Playground Security Considerations

Hi Babylonjs Team,

How secure is following a playground link that someone sent me? How does the babylonjs website prevent bad actors from embedding malicious code in a playground and affecting me whenever I execute / open it?

Thanks,

-Thomas

This is as dangerous as opening any jsfiddle or online code editor. The only thing we could do is adding a flag to prevent running until the play button has been pressed :frowning:

Thank you for the info!

until before There was certainly no offensive code
There is no one, but I have a malicious mind, but I think it can be dangerous enough.
Convenience to autorun is very good but It would be sad if it allowed me to do a malicious attack

On the bright side the web site does not have any info to stole or credentials :slight_smile:

So it is not worse than any link you open as any attacks you can do here could be hosted on any other websites.

I guess having a autorun option ppl could turn on/off would be cool enough @RaananW any thoughts ?

Yeah, I have been thinking about this issue for quite some time.
First, a few thoughts about it - a browser is a sandboxed environment. When opening a website, this website can access resources only this website is able to read, i.e. resources created by and for this website. I can’t access cookies made for other sites (like, for example, your google credentials or something like that). It is true for any other website. as @sebavan mentioned, this is the same as a jsfiddle or a benchmark testing. It will run automatically. Just as much as you wouldn’t open a link from an untrusted source, you shouldn’t open a random playground that was anonymously sent to you :slight_smile:
This can be said about any other website that lets you run code, of course. It’s always an issue. However, the one thing we don’t do on the playground is store any type of cookies (that we control). There is no login, there is little to no external information linked to it, so the only thing someone might be able to do it make your computer do work that you don’t really want (like mining cryptos, but they dropped like 23789%, so they won’t even bother :slight_smile: ). Another thing a good hacker might do is use a 0-day security issue on your browser. But again, this goes to any other website. One last thing someone might do is fingerprinting - like running analytics on people visiting a certain playground. That’s annoying, and certainly is a privacy issue, but there is little to no security issue involved here.
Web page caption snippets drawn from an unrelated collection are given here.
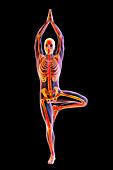 Yoga tree pose, illustration
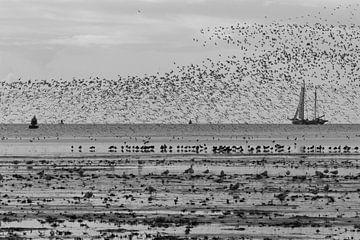 Opvliegende vogels Terschelling von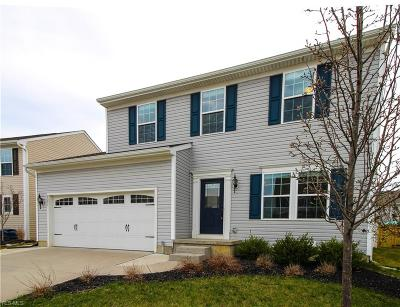 North Ridgeville Single Family Home For Sale: 9071 Stonegate Cir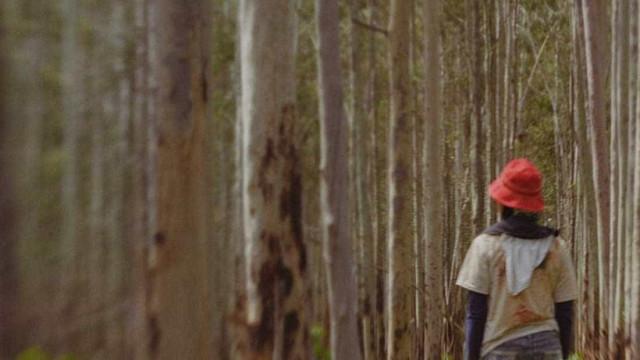 Curta brasileiro será exibido no Festival de Veneza; veja trailer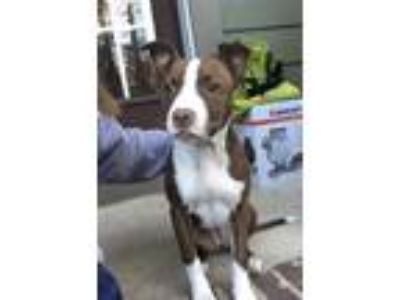 Adopt Jozie a Brown/Chocolate - with White Rat Terrier / Miniature Pinscher dog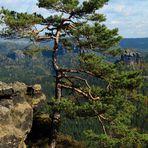 Sächsische Schweiz 2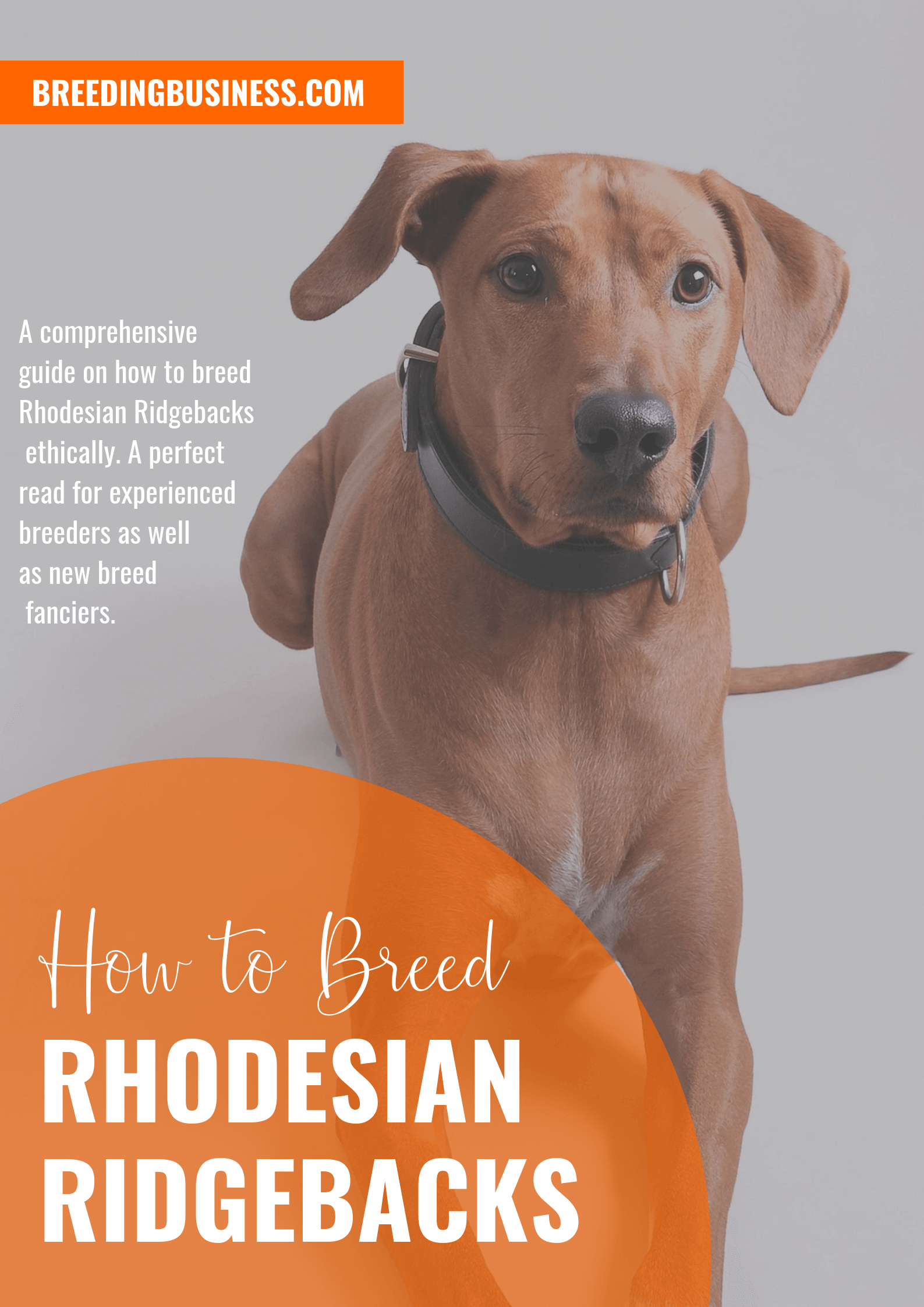 breeding Rhodesian Ridgebacks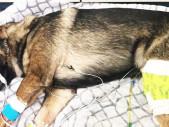 Služební pes Arlo byl postřelen během policejního zásahu. Nyní se zotavuje po dvou operacích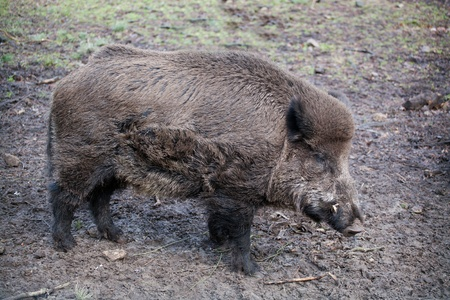 Wild boar (Sus scrofa) in the wild nature in Belovezhsky more photo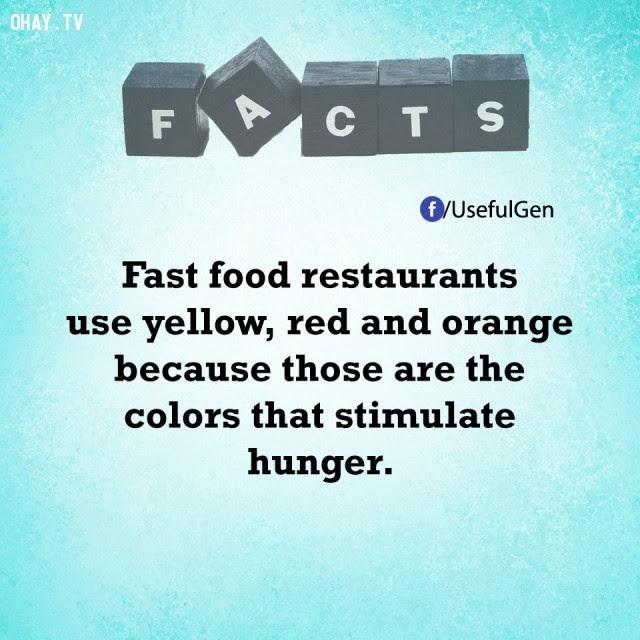 11. Những cửa hàng thức ăn nhanh sử dụng màu vàng, đỏ và cam bởi vì đó là những màu sắc kích thích cơn đói.,tâm lý học,sự thật thú vị,sự thật đáng kinh ngạc,những điều thú vị trong cuộc sống,khám phá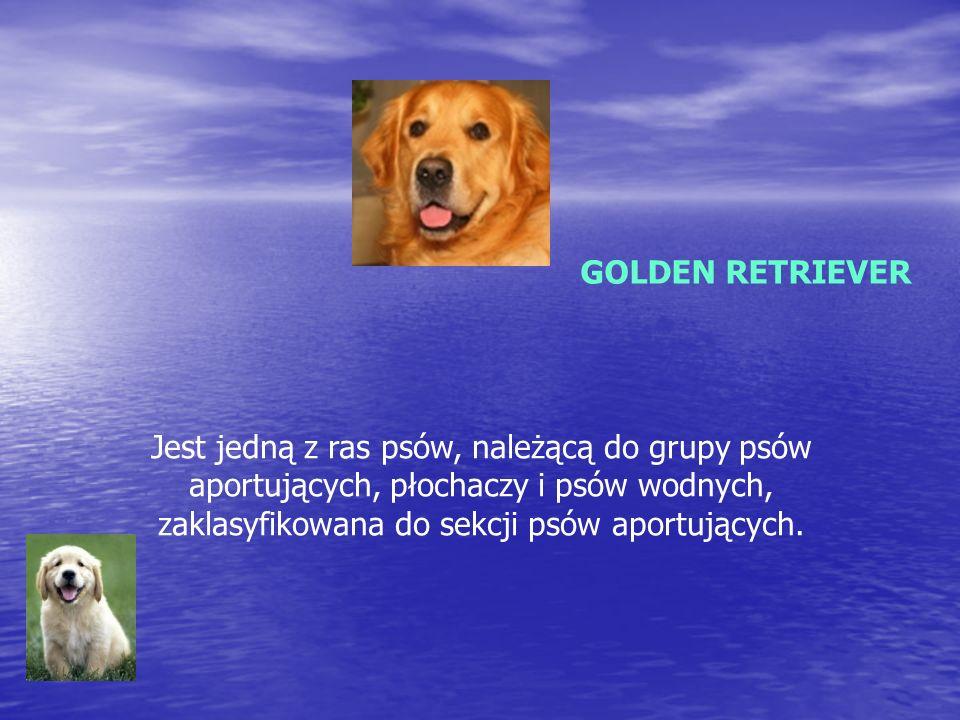 NOWOFUNDLAND Jedna z ras psów, pochodząca z Nowej Fundlandii.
Auto-run on/off will work. Of course. BUT the default, in that case, must be off, right? because people who don’t know our playground have not yet defined the auto-run definition. That will hurt the playground’s experience badly. Similar to how audio requires you to click something to start working, we will ask for the user to give consent to run a playground. Not the best UX in the world. and besides, how will you really know if you can run it or not? If you use the frame.html endpoint you don’t really see the code. if you use the playground you can see the code, but trust me - if someone added some weird code, it will certainly be obfuscated or hidden in some clever way.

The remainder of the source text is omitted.